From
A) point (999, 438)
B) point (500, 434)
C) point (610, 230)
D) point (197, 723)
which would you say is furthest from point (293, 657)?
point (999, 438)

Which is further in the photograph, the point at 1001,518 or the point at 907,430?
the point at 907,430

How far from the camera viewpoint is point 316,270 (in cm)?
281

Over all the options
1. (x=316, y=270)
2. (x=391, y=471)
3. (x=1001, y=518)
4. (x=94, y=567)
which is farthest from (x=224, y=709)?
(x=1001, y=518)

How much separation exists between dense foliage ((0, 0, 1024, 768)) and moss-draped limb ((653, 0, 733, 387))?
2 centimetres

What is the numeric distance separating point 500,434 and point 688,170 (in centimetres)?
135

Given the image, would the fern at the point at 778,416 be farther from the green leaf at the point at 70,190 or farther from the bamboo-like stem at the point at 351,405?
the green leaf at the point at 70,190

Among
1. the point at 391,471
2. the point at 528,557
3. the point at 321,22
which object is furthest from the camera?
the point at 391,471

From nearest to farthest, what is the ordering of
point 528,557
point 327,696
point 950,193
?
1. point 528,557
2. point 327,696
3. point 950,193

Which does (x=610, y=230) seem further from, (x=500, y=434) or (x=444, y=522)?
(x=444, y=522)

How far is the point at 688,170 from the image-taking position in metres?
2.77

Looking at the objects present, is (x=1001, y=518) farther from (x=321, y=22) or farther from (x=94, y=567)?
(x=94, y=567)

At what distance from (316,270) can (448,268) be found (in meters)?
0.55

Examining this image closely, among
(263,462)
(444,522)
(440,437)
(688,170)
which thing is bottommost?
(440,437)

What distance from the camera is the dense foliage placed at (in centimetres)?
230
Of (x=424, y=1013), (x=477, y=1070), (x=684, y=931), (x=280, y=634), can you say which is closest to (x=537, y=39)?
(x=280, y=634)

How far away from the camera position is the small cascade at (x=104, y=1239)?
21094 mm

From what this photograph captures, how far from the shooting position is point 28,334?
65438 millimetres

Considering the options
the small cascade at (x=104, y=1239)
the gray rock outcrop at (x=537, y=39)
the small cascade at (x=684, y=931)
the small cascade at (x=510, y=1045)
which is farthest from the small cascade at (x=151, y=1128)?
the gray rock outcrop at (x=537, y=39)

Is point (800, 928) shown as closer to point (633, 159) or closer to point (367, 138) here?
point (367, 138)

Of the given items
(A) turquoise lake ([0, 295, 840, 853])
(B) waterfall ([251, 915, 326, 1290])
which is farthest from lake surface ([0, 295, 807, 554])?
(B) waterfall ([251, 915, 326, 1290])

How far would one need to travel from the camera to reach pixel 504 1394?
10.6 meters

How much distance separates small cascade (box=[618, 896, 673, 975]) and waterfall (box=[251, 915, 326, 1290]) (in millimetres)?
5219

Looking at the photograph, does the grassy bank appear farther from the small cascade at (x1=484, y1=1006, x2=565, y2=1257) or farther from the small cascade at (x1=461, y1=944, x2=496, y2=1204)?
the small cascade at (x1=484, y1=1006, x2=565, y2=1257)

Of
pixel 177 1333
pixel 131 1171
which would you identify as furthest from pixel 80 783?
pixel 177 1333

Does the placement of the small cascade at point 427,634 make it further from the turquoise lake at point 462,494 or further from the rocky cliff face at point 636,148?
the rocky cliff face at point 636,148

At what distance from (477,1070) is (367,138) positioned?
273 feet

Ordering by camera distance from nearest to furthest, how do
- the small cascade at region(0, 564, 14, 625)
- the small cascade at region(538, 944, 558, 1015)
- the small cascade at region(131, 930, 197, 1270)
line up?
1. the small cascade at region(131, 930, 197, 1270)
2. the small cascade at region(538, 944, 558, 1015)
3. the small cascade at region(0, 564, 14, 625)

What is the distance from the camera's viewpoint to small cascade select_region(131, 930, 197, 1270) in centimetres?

——

Work to do: Rewrite all of the material above as a Markdown table with the columns Number and Text, giving each non-blank line its own numbered row and skipping blank lines.

Exercise result:
| Number | Text |
|---|---|
| 1 | From |
| 2 | A) point (999, 438) |
| 3 | B) point (500, 434) |
| 4 | C) point (610, 230) |
| 5 | D) point (197, 723) |
| 6 | which would you say is furthest from point (293, 657)? |
| 7 | point (999, 438) |
| 8 | Which is further in the photograph, the point at 1001,518 or the point at 907,430? |
| 9 | the point at 907,430 |
| 10 | How far from the camera viewpoint is point 316,270 (in cm)? |
| 11 | 281 |
| 12 | Over all the options |
| 13 | 1. (x=316, y=270) |
| 14 | 2. (x=391, y=471) |
| 15 | 3. (x=1001, y=518) |
| 16 | 4. (x=94, y=567) |
| 17 | which is farthest from (x=224, y=709)? |
| 18 | (x=1001, y=518) |
| 19 | How much separation exists between dense foliage ((0, 0, 1024, 768)) and moss-draped limb ((653, 0, 733, 387))? |
| 20 | 2 centimetres |
| 21 | What is the numeric distance separating point 500,434 and point 688,170 (in centimetres)? |
| 22 | 135 |
| 23 | Given the image, would the fern at the point at 778,416 be farther from the green leaf at the point at 70,190 or farther from the bamboo-like stem at the point at 351,405? |
| 24 | the green leaf at the point at 70,190 |
| 25 | Among |
| 26 | 1. the point at 391,471 |
| 27 | 2. the point at 528,557 |
| 28 | 3. the point at 321,22 |
| 29 | which object is furthest from the camera? |
| 30 | the point at 391,471 |
| 31 | From nearest to farthest, what is the ordering of |
| 32 | point 528,557 |
| 33 | point 327,696 |
| 34 | point 950,193 |
| 35 | ? |
| 36 | 1. point 528,557 |
| 37 | 2. point 327,696 |
| 38 | 3. point 950,193 |
| 39 | Which does (x=610, y=230) seem further from, (x=500, y=434) or (x=444, y=522)? |
| 40 | (x=444, y=522) |
| 41 | How far is the point at 688,170 from the image-taking position in metres? |
| 42 | 2.77 |
| 43 | Looking at the objects present, is (x=1001, y=518) farther from (x=321, y=22) or farther from (x=94, y=567)? |
| 44 | (x=94, y=567) |
| 45 | At what distance from (316,270) can (448,268) be found (in meters)? |
| 46 | 0.55 |
| 47 | Examining this image closely, among |
| 48 | (263,462) |
| 49 | (444,522) |
| 50 | (440,437) |
| 51 | (688,170) |
| 52 | which thing is bottommost? |
| 53 | (440,437) |
| 54 | What distance from the camera is the dense foliage placed at (in centimetres)? |
| 55 | 230 |
| 56 | Of (x=424, y=1013), (x=477, y=1070), (x=684, y=931), (x=280, y=634), can you say which is closest to (x=537, y=39)? |
| 57 | (x=280, y=634) |
| 58 | How far away from the camera position is the small cascade at (x=104, y=1239)? |
| 59 | 21094 mm |
| 60 | From what this photograph captures, how far from the shooting position is point 28,334? |
| 61 | 65438 millimetres |
| 62 | Considering the options |
| 63 | the small cascade at (x=104, y=1239) |
| 64 | the gray rock outcrop at (x=537, y=39) |
| 65 | the small cascade at (x=684, y=931) |
| 66 | the small cascade at (x=510, y=1045) |
| 67 | which is farthest from the small cascade at (x=151, y=1128)? |
| 68 | the gray rock outcrop at (x=537, y=39) |
| 69 | Is point (800, 928) shown as closer to point (633, 159) or closer to point (367, 138) here? |
| 70 | point (367, 138) |
| 71 | Of the given items |
| 72 | (A) turquoise lake ([0, 295, 840, 853]) |
| 73 | (B) waterfall ([251, 915, 326, 1290]) |
| 74 | which is farthest from lake surface ([0, 295, 807, 554])? |
| 75 | (B) waterfall ([251, 915, 326, 1290]) |
| 76 | How far would one need to travel from the camera to reach pixel 504 1394? |
| 77 | 10.6 meters |
| 78 | How much distance separates small cascade (box=[618, 896, 673, 975]) and waterfall (box=[251, 915, 326, 1290]) (in millimetres)? |
| 79 | 5219 |
| 80 | Looking at the photograph, does the grassy bank appear farther from the small cascade at (x1=484, y1=1006, x2=565, y2=1257) or farther from the small cascade at (x1=461, y1=944, x2=496, y2=1204)? |
| 81 | the small cascade at (x1=484, y1=1006, x2=565, y2=1257) |
| 82 | Of |
| 83 | pixel 177 1333 |
| 84 | pixel 131 1171 |
| 85 | which would you identify as furthest from pixel 80 783? |
| 86 | pixel 177 1333 |
| 87 | Does the placement of the small cascade at point 427,634 make it further from the turquoise lake at point 462,494 or further from the rocky cliff face at point 636,148? |
| 88 | the rocky cliff face at point 636,148 |
| 89 | At what distance from (477,1070) is (367,138) positioned? |
| 90 | 273 feet |
| 91 | Ordering by camera distance from nearest to furthest, how do |
| 92 | - the small cascade at region(0, 564, 14, 625) |
| 93 | - the small cascade at region(538, 944, 558, 1015) |
| 94 | - the small cascade at region(131, 930, 197, 1270) |
| 95 | line up? |
| 96 | 1. the small cascade at region(131, 930, 197, 1270) |
| 97 | 2. the small cascade at region(538, 944, 558, 1015) |
| 98 | 3. the small cascade at region(0, 564, 14, 625) |
| 99 | What is the distance from the camera's viewpoint to small cascade select_region(131, 930, 197, 1270) in centimetres? |